Portrait métier # 4 : bibliothécaire-formatrice

Maud Puaud

Portrait métier : le BBF s’entretient avec des acteurs des bibliothèques sur l’évolution de leur métier, témoignant de la diversité des profils et des fonctions.

Professional profile: a series of profiles in which librarians discuss changes in how they work, reflecting the wide variety of experiences in professional librarianship.

BBF • Au quotidien, comment définir la fonction de bibliothécaire-formateur ?

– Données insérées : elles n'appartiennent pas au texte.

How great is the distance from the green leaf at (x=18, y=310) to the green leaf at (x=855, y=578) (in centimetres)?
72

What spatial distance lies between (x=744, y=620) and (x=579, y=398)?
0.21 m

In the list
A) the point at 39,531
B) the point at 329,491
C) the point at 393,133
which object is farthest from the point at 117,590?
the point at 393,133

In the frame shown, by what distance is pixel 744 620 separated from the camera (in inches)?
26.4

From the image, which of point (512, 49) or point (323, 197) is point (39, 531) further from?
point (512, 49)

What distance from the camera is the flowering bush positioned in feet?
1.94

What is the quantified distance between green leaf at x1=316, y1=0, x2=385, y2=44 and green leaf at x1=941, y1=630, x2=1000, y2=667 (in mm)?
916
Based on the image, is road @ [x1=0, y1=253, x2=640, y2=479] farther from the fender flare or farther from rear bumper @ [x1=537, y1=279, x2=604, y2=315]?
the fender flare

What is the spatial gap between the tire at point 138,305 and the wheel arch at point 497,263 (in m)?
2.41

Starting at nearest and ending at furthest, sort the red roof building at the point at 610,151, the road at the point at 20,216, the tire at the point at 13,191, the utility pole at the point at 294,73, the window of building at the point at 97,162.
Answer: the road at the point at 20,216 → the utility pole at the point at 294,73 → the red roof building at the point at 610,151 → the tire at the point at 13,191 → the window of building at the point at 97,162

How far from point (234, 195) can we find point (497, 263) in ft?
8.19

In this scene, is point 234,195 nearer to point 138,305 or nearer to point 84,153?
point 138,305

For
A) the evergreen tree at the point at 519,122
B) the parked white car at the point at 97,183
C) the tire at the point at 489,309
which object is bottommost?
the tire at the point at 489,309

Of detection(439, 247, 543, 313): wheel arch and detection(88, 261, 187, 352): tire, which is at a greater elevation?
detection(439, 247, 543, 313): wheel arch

Maud Puaud • Je pense que cette fonction va bien au-delà de « celui qui maîtrise les outils et montre comment les utiliser ». Au quotidien, être bibliothécaire-formateur, c’est d’abord être polyvalent : il faut être à la fois pédagogue, mais aussi gestionnaire de plannings, manager (notamment si l’équipe comprend des moniteurs étudiants). La formation, ça ne se limite pas au moment où l’on se trouve devant les étudiants : la préparation (évaluation préalable des besoins et usages, collaboration avec les enseignants, recherches en amont) et la logistique (plannings, collaboration avec les scolarités) prennent bien plus de temps que les heures effectuées face au public.
Pour ma part, je ne conçois pas la formation comme une formation aux outils. Les étudiants n’ont pas besoin de formation qui leur montrerait « où cliquer », mais plutôt d’acquérir des compétences informationnelles beaucoup plus larges : rechercher l’information, l’évaluer de manière critique, être capable de la gérer efficacement. Les outils, dont nous avons parfois tendance à nous gargariser en tant que bibliothécaires, changent régulièrement, et ce n’est pas parce qu’on cherche quelques secondes de plus le bouton « Valider » qui est passé de gauche à droite que l’on mènera une mauvaise recherche. Par contre, si l’on ne dispose pas des critères qui permettent d’évaluer la pertinence et la fiabilité d’une information, on va au-devant de difficultés certaines…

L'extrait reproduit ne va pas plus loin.